The mother of a woman he killed, Julia Brisman, has sued Marriott for failing to prevent prostitution within its walls, which her daughter had taken steps to conceal. This case relies on Marriott’s responsibility to know if its guests are breaking laws and then to take action.
Once you monitor, there is an increased burden and responsibility for awareness. Rather than being power, knowledge can create liability.
Create policies that enable intrusion at your own risk. In my estimation, that risk is material.
During times of economic stress, the influence of employers may seem boundless. They are hailed as “job creators” – though I’d suggest the influence of customers, educated staff and inventors, and fair civil government should be equally as lionized.Yes, really, equally. Capital is good, but oligarchy isn’t.
There’s something deep in the American psyche which prefers the story of the hero, over that of a rational and cooperatively focused society. The Scandinavian model is less heroic, but there’s a strong case for it and a culture of innovation that extends from Linus Torvalds, to Nokia, to Novo Nordisk. Its a contrast to the American model that might be called “Triple or Nothing“.
So, to bring this to a point. There is a 4th Amendment which protects our bodies, houses, papers and effects against unreasonable search by the government. Though localized to Facebook and other social media, perhaps social media protection laws are a response to the excesses of private institutions which persons should have a more enforceable protection of privacy from.
(This post is a general commentary on news and digital marketing – it should not be considered legal advice or applied to specific circumstance.)

### RECORDED INFORMATION

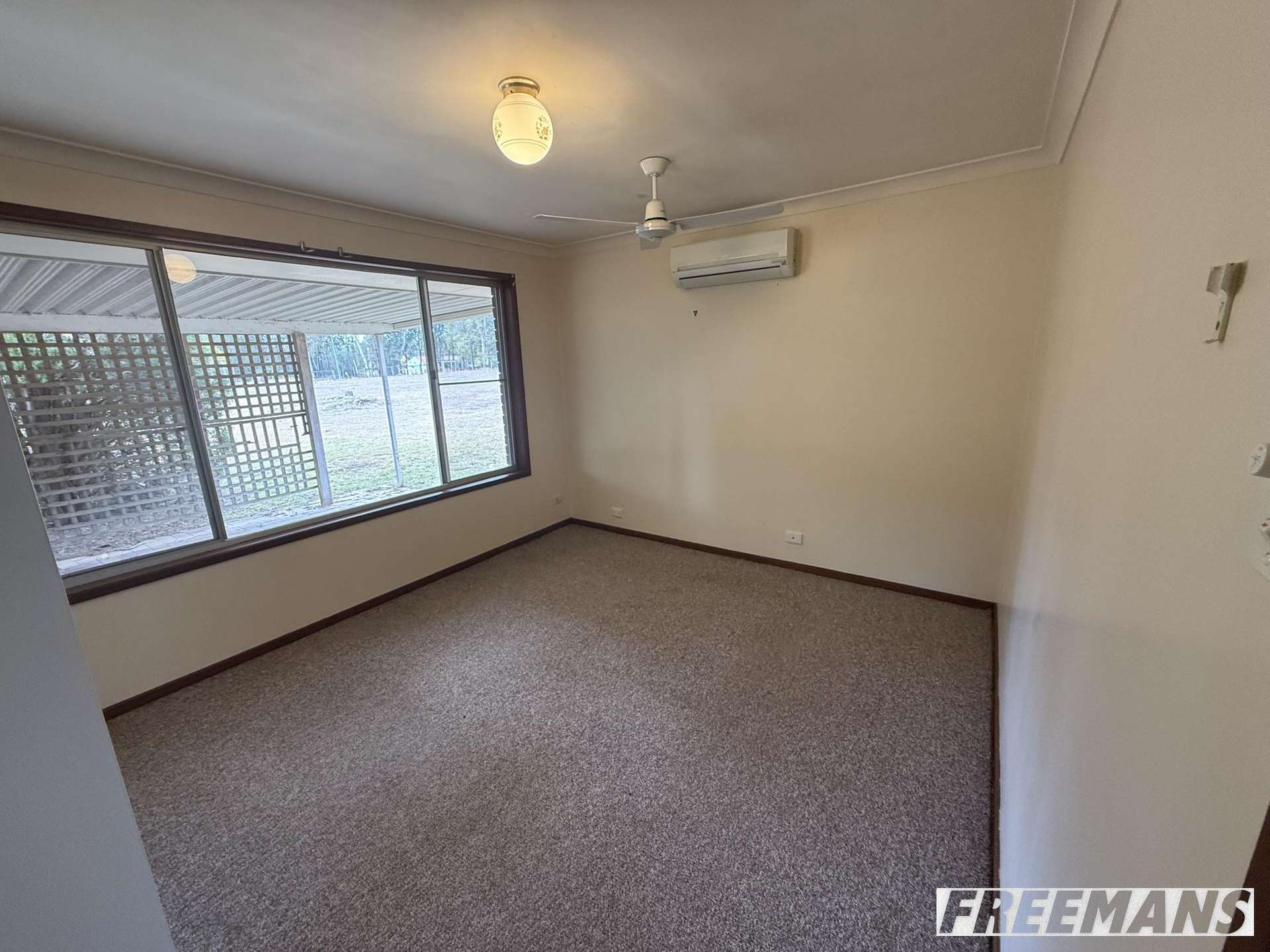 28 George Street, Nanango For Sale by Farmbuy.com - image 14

==

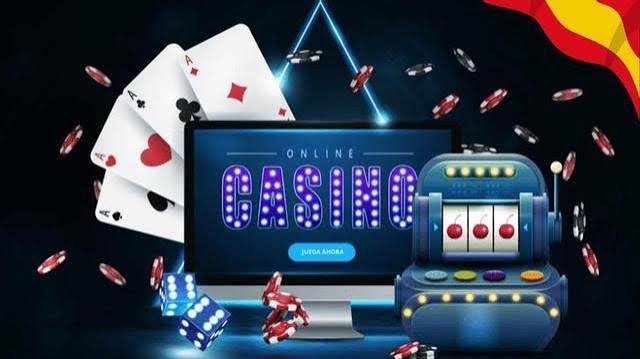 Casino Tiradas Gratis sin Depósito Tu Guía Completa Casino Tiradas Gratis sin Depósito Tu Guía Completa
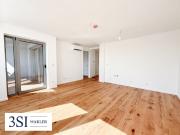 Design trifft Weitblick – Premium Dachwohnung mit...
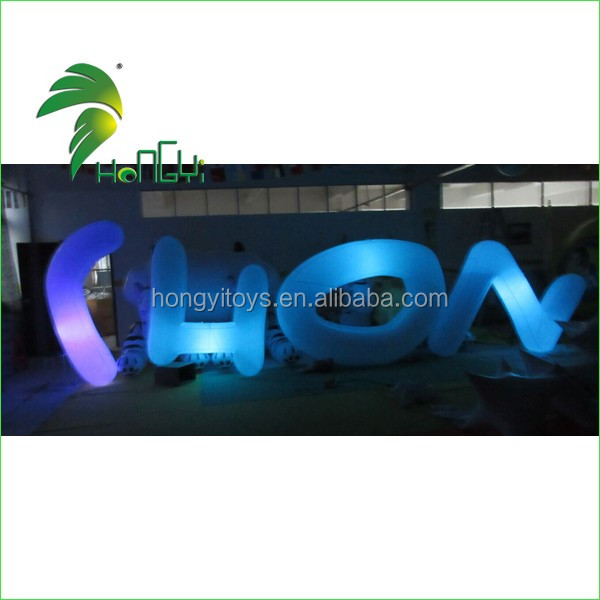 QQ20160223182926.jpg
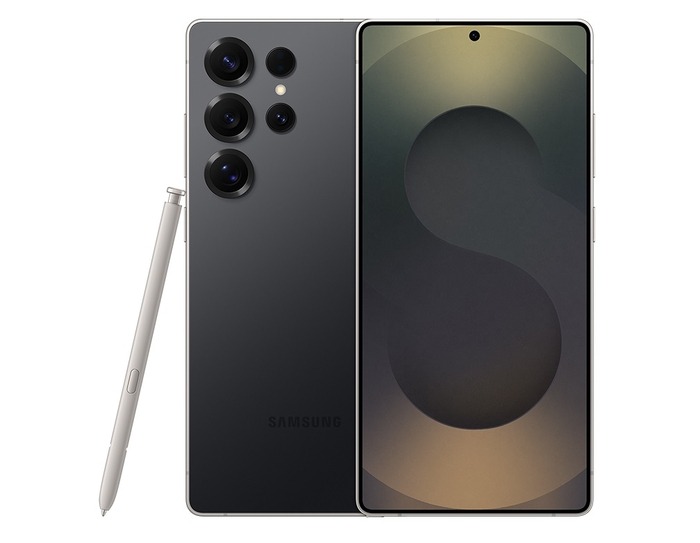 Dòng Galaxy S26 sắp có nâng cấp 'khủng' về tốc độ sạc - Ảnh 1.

### TASKS AND EXERCISES
a: Answer these questions using the post:
(i) Whom did the mother of Julia Brisman sue?
(ii) According to the post, what does the Fourth Amendment protect, and against what?
(iii) What name does the post suggest for the American model?
b: Retype the post from "Once you monitor, there" up to and including "but oligarchy isn’t.".

### ANSWERS PROVIDED
a:
(i) Marriott
(ii) Our bodies, houses, papers and effects, against unreasonable search by the government
(iii) "Triple or Nothing"

b:
Once you monitor, there is an increased burden and responsibility for awareness. Rather than being power, knowledge can create liability.
Create policies that enable intrusion at your own risk. In my estimation, that risk is material.
During times of economic stress, the influence of employers may seem boundless. They are hailed as “job creators” – though I’d suggest the influence of customers, educated staff and inventors, and fair civil government should be equally as lionized.Yes, really, equally. Capital is good, but oligarchy isn’t.